### Fragment tekstu
Najsłynniejsze morskie katastrofy

Historia morskich katastrof jest równie stara jak historia żeglugi. Postępy w nawigacji i sztuce budowania statków pozwoliły Europejczykom pokonywać coraz dalsze dystanse. Ale z pięciu karak i 265 członków wyprawy Magellana, która pierwsza okrążyła Ziemię, po trzech latach do Hiszpanii wróciło zaledwie 18 uczestników na jedynym ocalałym okręcie – „Victorii”.

Publikacja: 26.09.2013 01:01

Hiszpański okręt z Niezwyciężonej Armady rozbija się o skały Szkocji, wrzesień 1588 r., rycina, XIX

Hiszpański okręt z Niezwyciężonej Armady rozbija się o skały Szkocji, wrzesień 1588 r., rycina, XIX w.

Foto: bridgeman art library

Red

11 lat temu, 26 września 2002 roku, co najmniej 1 863 osoby zginęły w katastrofie senegalskiego promu MV Le Joola.

Tekst o tej i innych najsłynniejszych katastrofach morskich - z archiwum "Rzeczpospolitej"

, z dodatku "Bitwy i wyprawy morskie"

Najsłynniejszą morską tragedią była zagłada hiszpańskiej Niezwyciężonej Armady, która w 1588 r. miała podbić Anglię. Już w drodze na kanał La Manche kilka jednostek uległo sztormom. Wskutek przeciwnych wiatrów i wypadów floty angielskiej Hiszpanie musieli opłynąć Wyspy Brytyjskie od północy. Była to trasa niezwykle trudna pod względem nawigacji, do tego właśnie rozpoczynały się jesienne sztormy. Najsilniejszy z nich, trwający między 12 a 21 września, spowodował utratę ok. 40 jednostek, które rozbiły się na wybrzeżu Szkocji i Irlandii.

Wycinek ze zbioru danych:

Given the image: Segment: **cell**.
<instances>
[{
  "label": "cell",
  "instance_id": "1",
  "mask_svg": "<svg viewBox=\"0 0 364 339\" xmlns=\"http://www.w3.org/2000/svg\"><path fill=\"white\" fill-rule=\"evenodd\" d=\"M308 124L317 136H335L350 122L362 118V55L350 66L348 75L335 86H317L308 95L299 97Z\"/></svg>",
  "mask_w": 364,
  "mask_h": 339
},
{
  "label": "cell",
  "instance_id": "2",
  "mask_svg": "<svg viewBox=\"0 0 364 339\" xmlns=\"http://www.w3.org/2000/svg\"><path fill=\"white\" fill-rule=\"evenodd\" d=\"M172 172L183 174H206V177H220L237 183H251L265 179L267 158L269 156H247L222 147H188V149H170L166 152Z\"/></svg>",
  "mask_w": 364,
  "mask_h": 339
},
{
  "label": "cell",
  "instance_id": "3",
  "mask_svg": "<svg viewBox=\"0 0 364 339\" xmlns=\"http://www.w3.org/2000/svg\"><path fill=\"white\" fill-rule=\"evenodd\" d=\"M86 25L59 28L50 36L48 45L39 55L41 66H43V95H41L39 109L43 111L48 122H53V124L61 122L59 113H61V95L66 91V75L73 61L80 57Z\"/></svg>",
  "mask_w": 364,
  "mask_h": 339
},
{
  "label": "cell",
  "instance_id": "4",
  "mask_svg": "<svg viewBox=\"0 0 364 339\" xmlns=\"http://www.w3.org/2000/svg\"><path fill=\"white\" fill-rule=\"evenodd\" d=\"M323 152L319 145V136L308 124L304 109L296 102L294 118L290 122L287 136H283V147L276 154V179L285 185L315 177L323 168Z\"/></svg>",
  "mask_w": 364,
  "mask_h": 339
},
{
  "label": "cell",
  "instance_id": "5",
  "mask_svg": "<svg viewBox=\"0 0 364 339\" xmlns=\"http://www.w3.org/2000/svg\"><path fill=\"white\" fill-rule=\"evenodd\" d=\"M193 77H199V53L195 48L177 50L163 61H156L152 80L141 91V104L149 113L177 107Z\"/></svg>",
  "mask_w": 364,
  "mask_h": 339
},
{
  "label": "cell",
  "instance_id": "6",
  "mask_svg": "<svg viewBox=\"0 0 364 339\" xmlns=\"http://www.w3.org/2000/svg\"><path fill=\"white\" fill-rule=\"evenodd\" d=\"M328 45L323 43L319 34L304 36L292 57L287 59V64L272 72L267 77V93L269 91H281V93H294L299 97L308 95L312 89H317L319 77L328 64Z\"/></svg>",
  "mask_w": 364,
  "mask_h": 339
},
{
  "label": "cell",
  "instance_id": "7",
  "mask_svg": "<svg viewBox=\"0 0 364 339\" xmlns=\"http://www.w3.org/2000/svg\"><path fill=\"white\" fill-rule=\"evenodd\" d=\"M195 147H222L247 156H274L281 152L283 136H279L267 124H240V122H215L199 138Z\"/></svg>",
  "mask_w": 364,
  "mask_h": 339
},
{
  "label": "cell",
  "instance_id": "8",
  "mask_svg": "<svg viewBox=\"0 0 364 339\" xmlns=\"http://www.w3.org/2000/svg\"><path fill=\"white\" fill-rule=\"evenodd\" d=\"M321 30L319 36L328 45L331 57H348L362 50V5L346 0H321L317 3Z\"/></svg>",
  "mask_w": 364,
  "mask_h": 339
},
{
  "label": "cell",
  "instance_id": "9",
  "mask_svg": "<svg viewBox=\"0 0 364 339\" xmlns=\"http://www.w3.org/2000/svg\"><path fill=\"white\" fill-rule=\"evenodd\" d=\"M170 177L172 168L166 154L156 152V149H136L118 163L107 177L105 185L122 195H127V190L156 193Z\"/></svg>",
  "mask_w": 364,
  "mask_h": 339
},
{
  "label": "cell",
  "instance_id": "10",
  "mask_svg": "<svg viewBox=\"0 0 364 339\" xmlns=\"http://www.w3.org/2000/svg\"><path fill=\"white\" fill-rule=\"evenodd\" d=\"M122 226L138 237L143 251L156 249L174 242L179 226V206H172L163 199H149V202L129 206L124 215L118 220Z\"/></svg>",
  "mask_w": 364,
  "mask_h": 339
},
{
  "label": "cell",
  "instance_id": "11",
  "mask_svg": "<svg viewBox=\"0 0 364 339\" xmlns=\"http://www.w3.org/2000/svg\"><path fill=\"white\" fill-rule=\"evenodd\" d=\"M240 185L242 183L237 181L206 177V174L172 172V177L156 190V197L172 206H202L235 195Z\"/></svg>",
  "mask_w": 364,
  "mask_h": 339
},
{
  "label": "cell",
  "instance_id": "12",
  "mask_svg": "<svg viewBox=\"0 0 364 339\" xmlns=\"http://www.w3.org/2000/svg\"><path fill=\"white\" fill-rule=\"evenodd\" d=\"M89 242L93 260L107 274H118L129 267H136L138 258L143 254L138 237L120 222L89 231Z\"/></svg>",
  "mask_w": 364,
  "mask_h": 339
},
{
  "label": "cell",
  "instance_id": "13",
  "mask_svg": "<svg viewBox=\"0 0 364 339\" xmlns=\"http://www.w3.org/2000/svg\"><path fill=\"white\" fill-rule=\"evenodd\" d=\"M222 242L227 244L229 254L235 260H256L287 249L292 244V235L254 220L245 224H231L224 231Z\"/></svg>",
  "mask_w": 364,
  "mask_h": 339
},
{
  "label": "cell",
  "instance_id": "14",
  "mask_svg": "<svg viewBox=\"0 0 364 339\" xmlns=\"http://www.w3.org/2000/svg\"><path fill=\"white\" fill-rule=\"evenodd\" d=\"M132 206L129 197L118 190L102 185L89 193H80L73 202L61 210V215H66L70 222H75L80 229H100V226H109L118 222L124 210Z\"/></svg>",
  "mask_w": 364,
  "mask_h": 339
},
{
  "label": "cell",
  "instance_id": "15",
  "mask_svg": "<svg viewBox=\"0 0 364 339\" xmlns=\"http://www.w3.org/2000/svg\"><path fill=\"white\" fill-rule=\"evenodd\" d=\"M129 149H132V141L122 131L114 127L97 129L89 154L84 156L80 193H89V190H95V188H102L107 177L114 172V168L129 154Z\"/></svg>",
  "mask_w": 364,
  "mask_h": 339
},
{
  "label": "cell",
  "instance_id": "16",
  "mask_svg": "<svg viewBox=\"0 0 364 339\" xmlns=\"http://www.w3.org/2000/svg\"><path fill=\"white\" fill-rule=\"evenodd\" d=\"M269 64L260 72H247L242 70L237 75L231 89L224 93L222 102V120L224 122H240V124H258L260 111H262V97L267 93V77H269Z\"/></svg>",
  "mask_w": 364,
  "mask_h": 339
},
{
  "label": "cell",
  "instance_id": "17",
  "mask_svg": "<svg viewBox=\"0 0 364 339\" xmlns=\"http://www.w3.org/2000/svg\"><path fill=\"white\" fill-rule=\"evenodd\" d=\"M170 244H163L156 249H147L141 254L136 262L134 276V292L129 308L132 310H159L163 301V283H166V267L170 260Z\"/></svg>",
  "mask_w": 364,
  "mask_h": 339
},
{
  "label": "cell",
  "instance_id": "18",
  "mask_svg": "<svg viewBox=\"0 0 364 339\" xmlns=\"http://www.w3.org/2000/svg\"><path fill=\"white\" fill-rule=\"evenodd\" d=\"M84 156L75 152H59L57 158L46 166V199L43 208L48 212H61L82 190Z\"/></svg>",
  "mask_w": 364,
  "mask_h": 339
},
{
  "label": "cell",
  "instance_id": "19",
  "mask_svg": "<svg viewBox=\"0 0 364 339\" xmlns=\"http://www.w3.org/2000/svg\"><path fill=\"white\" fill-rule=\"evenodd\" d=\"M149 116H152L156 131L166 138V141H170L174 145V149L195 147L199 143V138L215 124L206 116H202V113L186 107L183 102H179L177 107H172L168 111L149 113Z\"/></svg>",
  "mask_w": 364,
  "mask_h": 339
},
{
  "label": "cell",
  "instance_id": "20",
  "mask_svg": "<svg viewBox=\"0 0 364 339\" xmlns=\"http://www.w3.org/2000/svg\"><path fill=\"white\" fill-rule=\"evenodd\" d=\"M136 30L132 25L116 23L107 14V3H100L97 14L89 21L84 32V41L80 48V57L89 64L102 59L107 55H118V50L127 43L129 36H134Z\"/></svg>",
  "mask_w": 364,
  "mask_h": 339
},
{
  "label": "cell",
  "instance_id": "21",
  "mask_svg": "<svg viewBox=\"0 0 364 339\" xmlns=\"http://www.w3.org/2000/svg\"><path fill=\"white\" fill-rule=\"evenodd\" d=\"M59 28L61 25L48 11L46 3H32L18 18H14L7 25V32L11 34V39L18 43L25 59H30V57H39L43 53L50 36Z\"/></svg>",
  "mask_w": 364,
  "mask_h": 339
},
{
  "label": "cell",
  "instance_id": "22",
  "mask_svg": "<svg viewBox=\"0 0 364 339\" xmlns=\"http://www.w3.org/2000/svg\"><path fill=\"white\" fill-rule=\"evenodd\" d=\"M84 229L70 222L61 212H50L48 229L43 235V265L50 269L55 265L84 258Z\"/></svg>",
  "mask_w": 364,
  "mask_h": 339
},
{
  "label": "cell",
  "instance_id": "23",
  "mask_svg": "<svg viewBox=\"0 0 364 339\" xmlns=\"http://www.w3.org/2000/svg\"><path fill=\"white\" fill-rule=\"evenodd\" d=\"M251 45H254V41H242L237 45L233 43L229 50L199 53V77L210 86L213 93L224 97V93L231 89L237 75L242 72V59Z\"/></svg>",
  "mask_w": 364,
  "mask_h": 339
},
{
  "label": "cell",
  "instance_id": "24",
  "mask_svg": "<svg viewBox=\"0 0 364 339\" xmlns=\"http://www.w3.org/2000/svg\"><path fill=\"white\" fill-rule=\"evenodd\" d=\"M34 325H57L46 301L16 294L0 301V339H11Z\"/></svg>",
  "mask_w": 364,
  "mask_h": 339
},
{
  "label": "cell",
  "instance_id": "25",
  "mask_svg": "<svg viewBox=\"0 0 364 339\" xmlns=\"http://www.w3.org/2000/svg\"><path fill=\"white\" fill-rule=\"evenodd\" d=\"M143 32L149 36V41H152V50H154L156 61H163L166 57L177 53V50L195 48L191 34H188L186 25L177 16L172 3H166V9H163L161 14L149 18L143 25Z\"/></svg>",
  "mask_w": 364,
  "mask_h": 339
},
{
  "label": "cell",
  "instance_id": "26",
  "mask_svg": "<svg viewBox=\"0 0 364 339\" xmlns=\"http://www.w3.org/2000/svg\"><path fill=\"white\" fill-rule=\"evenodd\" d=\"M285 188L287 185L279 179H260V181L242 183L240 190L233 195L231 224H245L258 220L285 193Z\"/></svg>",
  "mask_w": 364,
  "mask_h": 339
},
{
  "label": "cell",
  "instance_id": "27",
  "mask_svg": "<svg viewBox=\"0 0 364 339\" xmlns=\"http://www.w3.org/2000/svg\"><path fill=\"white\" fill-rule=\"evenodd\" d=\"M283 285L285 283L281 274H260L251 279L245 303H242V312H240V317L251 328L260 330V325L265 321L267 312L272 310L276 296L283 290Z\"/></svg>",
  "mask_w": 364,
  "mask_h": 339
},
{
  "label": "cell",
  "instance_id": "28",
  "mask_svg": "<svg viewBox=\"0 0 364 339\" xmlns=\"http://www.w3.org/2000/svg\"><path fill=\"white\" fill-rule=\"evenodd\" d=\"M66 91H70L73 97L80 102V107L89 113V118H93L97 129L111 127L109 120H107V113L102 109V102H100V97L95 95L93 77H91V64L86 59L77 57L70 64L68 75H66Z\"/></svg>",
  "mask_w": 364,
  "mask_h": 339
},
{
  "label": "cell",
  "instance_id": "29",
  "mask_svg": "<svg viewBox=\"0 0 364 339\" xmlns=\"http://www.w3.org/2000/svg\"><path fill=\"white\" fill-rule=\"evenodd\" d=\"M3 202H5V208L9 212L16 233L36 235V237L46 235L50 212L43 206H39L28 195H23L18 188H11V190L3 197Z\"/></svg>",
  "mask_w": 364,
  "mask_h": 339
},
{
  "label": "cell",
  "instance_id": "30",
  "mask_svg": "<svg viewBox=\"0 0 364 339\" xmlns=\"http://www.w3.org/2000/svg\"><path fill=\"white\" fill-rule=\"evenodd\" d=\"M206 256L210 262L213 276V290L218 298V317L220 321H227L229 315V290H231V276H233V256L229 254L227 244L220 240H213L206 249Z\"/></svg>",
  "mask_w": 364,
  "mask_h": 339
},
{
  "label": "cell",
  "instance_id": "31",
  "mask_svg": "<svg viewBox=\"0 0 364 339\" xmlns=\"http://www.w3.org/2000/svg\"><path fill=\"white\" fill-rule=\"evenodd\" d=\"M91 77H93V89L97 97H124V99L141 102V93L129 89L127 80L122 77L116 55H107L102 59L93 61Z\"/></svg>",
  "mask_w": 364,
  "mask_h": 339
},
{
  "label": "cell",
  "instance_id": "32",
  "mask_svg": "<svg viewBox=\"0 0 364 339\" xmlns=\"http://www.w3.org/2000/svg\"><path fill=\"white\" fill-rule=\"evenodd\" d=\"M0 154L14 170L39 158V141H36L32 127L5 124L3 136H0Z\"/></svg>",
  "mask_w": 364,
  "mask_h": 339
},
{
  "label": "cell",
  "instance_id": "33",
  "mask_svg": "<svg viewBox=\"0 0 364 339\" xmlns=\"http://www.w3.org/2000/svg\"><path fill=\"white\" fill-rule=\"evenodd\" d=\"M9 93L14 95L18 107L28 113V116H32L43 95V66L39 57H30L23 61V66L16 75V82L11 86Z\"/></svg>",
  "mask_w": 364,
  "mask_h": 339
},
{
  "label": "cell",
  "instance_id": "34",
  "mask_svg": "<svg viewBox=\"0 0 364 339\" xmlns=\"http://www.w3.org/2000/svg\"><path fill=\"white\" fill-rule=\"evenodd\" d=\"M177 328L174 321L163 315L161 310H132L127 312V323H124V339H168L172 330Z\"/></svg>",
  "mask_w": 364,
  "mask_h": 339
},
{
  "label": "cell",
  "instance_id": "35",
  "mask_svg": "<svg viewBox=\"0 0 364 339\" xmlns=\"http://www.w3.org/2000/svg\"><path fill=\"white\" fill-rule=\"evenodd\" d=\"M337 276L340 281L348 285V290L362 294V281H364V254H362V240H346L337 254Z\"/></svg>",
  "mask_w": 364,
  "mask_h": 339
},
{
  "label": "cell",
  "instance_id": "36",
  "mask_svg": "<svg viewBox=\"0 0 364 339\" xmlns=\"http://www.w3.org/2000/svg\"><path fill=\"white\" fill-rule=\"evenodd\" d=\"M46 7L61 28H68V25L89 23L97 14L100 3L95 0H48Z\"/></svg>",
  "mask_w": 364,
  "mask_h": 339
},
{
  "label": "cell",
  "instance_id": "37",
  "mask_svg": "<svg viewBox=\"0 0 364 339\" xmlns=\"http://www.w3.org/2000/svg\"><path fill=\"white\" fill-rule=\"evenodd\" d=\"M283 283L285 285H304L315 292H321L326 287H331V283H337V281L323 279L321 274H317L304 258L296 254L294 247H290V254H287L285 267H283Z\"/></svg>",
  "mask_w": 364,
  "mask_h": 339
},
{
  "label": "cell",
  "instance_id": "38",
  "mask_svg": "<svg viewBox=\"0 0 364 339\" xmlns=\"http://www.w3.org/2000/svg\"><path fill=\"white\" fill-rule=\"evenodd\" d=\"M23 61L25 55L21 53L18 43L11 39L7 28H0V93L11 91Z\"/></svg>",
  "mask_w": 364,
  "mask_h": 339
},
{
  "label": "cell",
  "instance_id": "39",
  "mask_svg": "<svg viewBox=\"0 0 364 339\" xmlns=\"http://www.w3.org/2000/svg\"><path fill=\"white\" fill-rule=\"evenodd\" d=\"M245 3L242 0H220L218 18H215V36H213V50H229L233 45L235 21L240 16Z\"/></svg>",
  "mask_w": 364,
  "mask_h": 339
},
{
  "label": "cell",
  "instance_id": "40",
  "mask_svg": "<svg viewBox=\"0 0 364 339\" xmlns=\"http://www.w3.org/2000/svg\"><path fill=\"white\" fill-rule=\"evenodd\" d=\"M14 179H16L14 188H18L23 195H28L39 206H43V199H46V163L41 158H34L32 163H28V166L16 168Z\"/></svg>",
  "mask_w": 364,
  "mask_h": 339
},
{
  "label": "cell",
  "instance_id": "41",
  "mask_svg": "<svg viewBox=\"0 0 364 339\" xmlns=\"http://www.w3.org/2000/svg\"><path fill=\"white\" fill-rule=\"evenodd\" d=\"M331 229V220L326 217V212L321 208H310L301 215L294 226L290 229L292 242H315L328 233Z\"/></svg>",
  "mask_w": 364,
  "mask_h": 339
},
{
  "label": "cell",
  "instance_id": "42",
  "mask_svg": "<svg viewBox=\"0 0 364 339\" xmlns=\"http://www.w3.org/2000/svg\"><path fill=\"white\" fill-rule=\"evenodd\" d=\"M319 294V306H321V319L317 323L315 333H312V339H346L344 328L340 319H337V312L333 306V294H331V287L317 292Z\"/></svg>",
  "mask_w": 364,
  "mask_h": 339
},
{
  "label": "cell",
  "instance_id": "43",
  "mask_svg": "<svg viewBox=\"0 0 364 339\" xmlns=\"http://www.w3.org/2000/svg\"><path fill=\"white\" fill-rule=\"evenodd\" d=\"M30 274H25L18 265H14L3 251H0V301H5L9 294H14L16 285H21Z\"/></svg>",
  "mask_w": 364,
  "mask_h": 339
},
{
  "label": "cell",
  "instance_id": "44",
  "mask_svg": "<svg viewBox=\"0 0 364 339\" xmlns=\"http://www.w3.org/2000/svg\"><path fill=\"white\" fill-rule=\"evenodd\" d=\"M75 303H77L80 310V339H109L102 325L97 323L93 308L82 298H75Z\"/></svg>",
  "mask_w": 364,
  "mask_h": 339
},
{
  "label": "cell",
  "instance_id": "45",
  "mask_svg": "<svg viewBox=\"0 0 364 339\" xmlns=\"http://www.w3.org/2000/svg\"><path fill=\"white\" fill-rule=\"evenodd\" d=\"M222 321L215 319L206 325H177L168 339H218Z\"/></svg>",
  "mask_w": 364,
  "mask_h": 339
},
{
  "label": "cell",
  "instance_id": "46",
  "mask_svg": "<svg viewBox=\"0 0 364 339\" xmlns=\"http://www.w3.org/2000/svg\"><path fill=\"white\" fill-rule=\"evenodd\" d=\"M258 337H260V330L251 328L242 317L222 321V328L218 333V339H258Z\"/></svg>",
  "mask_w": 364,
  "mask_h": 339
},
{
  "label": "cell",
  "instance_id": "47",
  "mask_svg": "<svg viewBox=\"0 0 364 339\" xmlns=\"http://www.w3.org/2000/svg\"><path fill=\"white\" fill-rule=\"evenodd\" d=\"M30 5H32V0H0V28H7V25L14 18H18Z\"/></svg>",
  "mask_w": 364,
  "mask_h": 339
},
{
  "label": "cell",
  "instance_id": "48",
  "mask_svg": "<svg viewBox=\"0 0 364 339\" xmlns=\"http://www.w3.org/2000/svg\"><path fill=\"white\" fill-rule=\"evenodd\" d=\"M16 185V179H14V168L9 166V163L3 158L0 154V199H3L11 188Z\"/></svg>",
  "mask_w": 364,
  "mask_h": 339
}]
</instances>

### Polecenie
Kontynuuj tekst o najsłynniejszych katastrofach morskich, zaczynając zaraz po jego ostatnim zdaniu.

### Rozwiązanie zadania
Inną znana tragedia wydarzyła się w 1707 roku u wybrzeży wysp Scilly leżących na południowy zachód od wybrzeży Kornwalii. Powracająca z Gibraltaru angielska eskadra adm. Shovella żeglowała w wyjątkowo trudnych warunkach. Wobec zachmurzenia nawigatorzy nie mogli dokładnie określić pozycji okrętów i byli przekonani, że znajdują się o wiele dalej na zachód. Na skałach archipelagu rozbiły się trzy liniowce (z ich załóg ocalała zaledwie jedna osoba!) i brander. Tego dnia straciło życie około 2 tysięcy angielskich żeglarzy z pechowym admirałem na czele.

Czasem statki tonęły na spokojnych i dobrze znanych żeglarzom wodach. Taki los spotkał angielską „Mary Rose", flagową karakę Henryka VIII, a także „Vasę", szwedzki galeon budowany dla Gustawa II Adolfa. Przyczyną utraty obu jednostek były błędy konstrukcyjne czyniące okręty mało statecznymi. Były to czasy, gdy projektowanie i budowa statków polegały w dużej mierze na intuicji i doświadczeniu szkutników. Obie jednostki miały być dumą swoich monarchów: „Mary Rose" była niedługo przed zatonięciem przebudowywana i dozbrajana, a w przypadku „Vasy" król, który chciał mieć jednostkę szybką i silnie uzbrojoną, osobiście ingerował w plany szkutników.

Triumf człowieka nad żywiołem?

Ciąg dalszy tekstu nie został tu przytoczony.